In an effort to make things easier for parents with young children, New York Gov. Andrew Cuomo has signed a law exempting breastfeeding-moms from jury duty. Under the new law, breastfeeding mothers can postpone their jury duty service for up to two years. But New York isn't the only state to give breastfeeding parents a break. In fact, a number of states already exempt breastfeeding moms from jury duty.
"While jury service is a critically important civic duty, we also know new moms oftentimes juggle countless responsibilities and navigate enormous adjustments in the early stages of their child's life," Cuomo said in a statement released by his office Monday. "This commonsense measure takes that reality into account by providing new moms the flexibility and option to postpone jury service while they care for a newborn."
New York's new law requires any breastfeeding mother seeking to postpone their jury duty service to submit a note from a doctor along with their postponement application.

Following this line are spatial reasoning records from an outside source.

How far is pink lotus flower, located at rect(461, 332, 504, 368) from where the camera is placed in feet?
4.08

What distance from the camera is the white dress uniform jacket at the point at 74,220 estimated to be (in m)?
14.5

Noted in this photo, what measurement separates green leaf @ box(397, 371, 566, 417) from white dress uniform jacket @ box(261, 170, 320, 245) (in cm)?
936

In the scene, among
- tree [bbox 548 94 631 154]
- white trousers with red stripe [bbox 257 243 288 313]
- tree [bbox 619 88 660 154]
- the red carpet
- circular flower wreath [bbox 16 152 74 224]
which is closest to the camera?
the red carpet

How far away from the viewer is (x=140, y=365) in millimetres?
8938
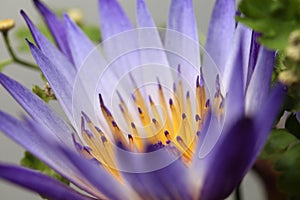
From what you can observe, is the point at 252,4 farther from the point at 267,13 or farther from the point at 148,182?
the point at 148,182

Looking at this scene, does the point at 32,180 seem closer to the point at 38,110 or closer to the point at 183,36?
the point at 38,110

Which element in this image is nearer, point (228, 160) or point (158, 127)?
point (228, 160)

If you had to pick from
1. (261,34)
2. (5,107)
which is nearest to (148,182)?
(261,34)

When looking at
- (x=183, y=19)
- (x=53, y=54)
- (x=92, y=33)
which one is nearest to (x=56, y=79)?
(x=53, y=54)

According to Cuomo's office, the note submitted doesn't need to be anything complicated. Rather, it just needs to verify that the applicant is indeed breastfeeding. Additionally, applicants are only able to use the fact that they are breastfeeding to postpone services that have not already happened, been excused, or postponed. The law is set to take effect immediately, according to the governor's office.
But New York isn't the only state to allow breastfeeding parents to postpone jury duty. In fact, 17 other states and Puerto Rico have similar laws, according to the National Conference of State Legislatures.

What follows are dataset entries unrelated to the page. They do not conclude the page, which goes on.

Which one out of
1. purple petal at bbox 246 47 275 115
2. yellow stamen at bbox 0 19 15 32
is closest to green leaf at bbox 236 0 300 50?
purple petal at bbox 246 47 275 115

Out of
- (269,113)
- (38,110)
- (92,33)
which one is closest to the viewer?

In California, breastfeeding mothers may defer their jury duty service for up to one year with an option to renew that deferral if still breastfeeding, according to legislation passed in 2000. In Connecticut, breastfeeding mothers can opt to postpone their jury duty for 10 months or request an accommodation like access to a private lactation room, a website for the state's judicial branch noted. In Oregon, women currently breastfeeding are "excused upon request," according to the state's Judicial Department. And under Idaho state law, breastfeeding mothers can submit to the court a written statement regarding their reason for postponement and the date they anticipate being able to resume jury duty.
Other states with laws enabling breastfeeding mothers to postpone, defer, or delay jury duty include Illinois, Iowa, Kansas, Kentucky, Michigan, Mississippi, Missouri, Montana, Nebraska, Oklahoma, South Dakota, Utah, and Virginia, according to the National Conference of State Legislatures.
While at first glance, laws exempting breastfeeding parents from jury duty may not seem like a big deal, they can be vital for parents already juggling the care of young children. Consider the Minnesota mom who told TODAY in 2017 that she'd been prohibited from pumping for an entire morning after reporting for jury duty. (According to TODAY, breastfeeding is not considered a "valid" reason for jury duty exemption in Minnesota.) When finally allowed to pump, the mom told TODAY she was shown to a unisex bathroom, where she had to pump next to a urinal.
Stories like this are exactly why more states should join New York in passing laws that enable breastfeeding parents to postpone jury duty until a later time.